Halpern doubts the ‘net is cutting into the bars’ appeal. For him, each milieu – bars, baths, phone lines and websites – has its own unique attractions and advantages.

“I think some people are using the ‘net as a cheaper alternative to the baths,” says Bob (not his real name), a 40-something professional who used to use M4M4Sex quite regularly. Why go out when you can sit at home and arrange a date for free?

***
in fact, you could further: Not only is on-line cruising cut-ting into real world socializing, it’s a poor substitute. I suspect that many people who use on-line hook-up services aren’t even hooking up. Why bother to connect at all when you can gawk at “boys” on-line? For all the vague talk of on-line community, the ‘net is closer to a TV than a bar. Steve admits he likes looking at the “pretty pictures” even if he doesn’t want to hook up.

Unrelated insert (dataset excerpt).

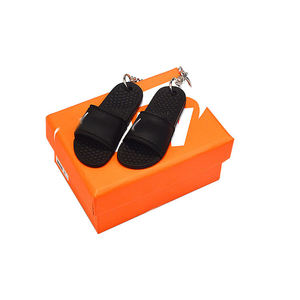 Porte-clés 3D miniature en PVC en forme de boîte à chaussures pour promotion mode - Product Image 4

“A lot of people just fool around on these things,” says Brownlee. “They use it more as home entertainment just because they’re bored and when people are bored that’s a lot of times when they cruise.”

On the ‘net, sex, like everything else in modern life, merges with entertainment. Internet dating isn’t necessarily any faster or more convenient, says Halpern, but it is entertaining. It’s fun seeing who’s on-line and reading profiles of people you see on the street or at the gym. M4M4Sex encourages that sort of intimate voyeurism because unlike Gay.com or Gaydar.co.uk it gears its sites towards specific cities.

So it’s not unreasonable to suggest the Internet isn’t improving on the efficiency of the bars – it’s creating a world of isolated wankers. If that’s all the web is – just another glib, visual diversion – then there’s really nothing much to worry about. We already have millions of people slouched in front of monitors; they’re called couch potatoes. The ‘net is a threat only to the extent that it creates an alternative social reality and the jury, as they say, is still out on that one.

Everyone agrees ‘net dating delivers great “product” – a certain kind of guy willing to get you off at a certain time. What’s not at all clear is whether it fosters even the most basic elements of community – connection and communication. The Internet stands or falls on its ability to bring people closer and anecdotal evidence suggests that, once the novelty has worn off, the Internet may founder on the same shoals that bedevil all other bids for human connection – confusion, ambivalence, shyness, mixed signals and miscommunication. No amount of technology seems able to save us from those problems.

Bob has been using M4M4Sex since the beginning and he says he started because he was involved in the leather community and he was “looking for people of like mind who had like interests.” Initially he got what he wanted. He met bisexuals, out-of-towners and other people he might not normally have met. He even had one extended affair.

But recently he’s begun to feel a little jaded. Once this past winter, he was stood up four times in one weekend by guys with whom he’d made on-line dates. Even when dates do show up, he says, they often misrepresent themselves. Wrong age, wrong interests – he’s seen it all.

“It’s as much work as the bars were,” he says.